Yes, yes, I'm aware that her part was drastically trimmed in the final cut. So shouldn't her billing reflect that? If I was a big Anna Paquin fan and saw how prominently she was featured in the credits, I'd be mightily pissed when I found out she was in one blink-and-you'll-miss-her scene.

• This has nothing to do with this film, but I thought I'd mention it anyway. In the past few years I've heard fans and reviewers likening Professor X and Magento to Martin Luther King Jr. and Malcolm X. Except with mutants instead of blacks.

I can see how people would think this-- there are actually some parallels between Professor X, who wants to affect change through peaceful means, and Malcolm X, whose methods were a bit more radical. 

That said, I absolutely guarantee you that Stan Lee didn't have any of that in mind when he created the two characters. All he was thinking about was coming up with a storyline before that month's deadline. If the two characters parallel famous civil rights leaders, it's nothing more than a coincidence.

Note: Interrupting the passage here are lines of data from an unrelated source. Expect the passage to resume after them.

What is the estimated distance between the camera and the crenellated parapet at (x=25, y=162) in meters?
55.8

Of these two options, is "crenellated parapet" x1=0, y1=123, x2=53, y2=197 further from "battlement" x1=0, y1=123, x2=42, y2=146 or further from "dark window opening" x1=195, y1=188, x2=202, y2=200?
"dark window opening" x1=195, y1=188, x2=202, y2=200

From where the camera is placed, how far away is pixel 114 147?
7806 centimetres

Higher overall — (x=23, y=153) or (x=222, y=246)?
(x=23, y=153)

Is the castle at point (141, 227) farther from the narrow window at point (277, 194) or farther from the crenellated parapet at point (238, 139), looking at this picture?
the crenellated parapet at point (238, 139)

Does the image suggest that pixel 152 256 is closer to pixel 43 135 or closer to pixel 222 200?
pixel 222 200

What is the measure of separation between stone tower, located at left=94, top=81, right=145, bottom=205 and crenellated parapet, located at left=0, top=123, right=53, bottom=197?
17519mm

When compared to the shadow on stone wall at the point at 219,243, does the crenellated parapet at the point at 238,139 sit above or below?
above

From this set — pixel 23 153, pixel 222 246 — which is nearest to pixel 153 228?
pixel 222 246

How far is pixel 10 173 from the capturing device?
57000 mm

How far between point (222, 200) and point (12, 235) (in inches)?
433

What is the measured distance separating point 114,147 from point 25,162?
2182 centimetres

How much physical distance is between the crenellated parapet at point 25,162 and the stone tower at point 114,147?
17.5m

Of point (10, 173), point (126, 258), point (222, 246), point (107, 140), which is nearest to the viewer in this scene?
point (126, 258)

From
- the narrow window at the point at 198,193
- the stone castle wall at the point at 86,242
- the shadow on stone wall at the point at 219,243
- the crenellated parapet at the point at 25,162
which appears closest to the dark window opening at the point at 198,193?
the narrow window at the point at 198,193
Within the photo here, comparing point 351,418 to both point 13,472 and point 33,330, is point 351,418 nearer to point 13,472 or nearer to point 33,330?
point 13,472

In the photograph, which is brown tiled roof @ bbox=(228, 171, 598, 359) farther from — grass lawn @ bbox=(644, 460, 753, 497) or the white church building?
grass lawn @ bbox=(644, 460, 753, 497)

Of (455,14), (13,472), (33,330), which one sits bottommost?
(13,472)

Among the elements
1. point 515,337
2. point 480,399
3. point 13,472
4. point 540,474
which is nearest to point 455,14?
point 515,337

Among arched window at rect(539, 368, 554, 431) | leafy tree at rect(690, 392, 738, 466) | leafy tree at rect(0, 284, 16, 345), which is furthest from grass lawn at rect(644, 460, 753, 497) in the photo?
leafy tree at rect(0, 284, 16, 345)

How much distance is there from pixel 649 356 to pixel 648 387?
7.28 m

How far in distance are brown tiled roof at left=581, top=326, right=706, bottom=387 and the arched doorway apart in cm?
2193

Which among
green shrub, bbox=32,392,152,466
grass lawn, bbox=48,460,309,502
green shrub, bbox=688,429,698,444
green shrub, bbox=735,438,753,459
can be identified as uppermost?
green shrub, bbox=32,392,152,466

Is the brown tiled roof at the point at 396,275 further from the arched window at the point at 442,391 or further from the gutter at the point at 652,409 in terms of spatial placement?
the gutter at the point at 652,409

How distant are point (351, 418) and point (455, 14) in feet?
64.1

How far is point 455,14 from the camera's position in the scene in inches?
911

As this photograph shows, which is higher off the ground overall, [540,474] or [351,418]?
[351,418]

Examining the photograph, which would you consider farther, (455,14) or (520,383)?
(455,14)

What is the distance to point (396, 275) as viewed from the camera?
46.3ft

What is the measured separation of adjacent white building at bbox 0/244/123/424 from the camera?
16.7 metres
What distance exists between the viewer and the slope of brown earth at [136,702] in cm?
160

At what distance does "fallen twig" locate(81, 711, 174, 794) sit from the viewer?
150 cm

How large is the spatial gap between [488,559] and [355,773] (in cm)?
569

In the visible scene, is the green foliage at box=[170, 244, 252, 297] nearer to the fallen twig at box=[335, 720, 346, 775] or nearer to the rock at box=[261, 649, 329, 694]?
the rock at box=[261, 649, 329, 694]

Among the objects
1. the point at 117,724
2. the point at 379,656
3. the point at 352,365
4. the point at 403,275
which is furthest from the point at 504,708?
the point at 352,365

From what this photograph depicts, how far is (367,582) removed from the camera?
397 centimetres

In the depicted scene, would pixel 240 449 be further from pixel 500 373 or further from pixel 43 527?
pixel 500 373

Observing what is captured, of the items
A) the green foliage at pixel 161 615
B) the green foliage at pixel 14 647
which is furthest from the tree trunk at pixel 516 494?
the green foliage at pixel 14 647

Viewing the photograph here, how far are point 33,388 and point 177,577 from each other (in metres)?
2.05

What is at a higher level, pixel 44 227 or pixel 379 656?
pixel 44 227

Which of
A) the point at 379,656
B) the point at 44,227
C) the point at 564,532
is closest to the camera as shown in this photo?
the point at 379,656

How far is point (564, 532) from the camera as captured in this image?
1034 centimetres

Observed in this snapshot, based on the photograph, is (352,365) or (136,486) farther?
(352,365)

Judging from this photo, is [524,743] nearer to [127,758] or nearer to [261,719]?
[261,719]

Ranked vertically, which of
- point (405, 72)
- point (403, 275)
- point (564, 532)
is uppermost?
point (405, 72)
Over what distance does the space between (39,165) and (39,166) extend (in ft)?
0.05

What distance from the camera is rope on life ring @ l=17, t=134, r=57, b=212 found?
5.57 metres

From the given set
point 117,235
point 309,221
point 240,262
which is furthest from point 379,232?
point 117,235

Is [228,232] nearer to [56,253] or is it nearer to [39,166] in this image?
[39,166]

This also goes for liberal arts professors who say Bewitched was really about interracial marriage and The Munsters was about minorities moving into white neighborhoods. Interesting theories after the fact, but nowhere near what the creators were thinking when they created the shows.


• I'm starting to sense a pattern in all these superhero movie posters...

• At the end of the film, Mystique, disguised as Stryker, rescues Wolverine. If you'll recall, Stryker was the person responsible for creating Wolverine, giving him his adamantium skeleton and claws. So does this mean Wolverine no longer went through that ordeal in this new timeline? So many questions...

The best X-Men movie in many a year, Days Of Future Past tries to make sense of the series' fractured continuity, but fails spectacularly. Despite its many problems, I couldn't help but like the film. I give it an A-.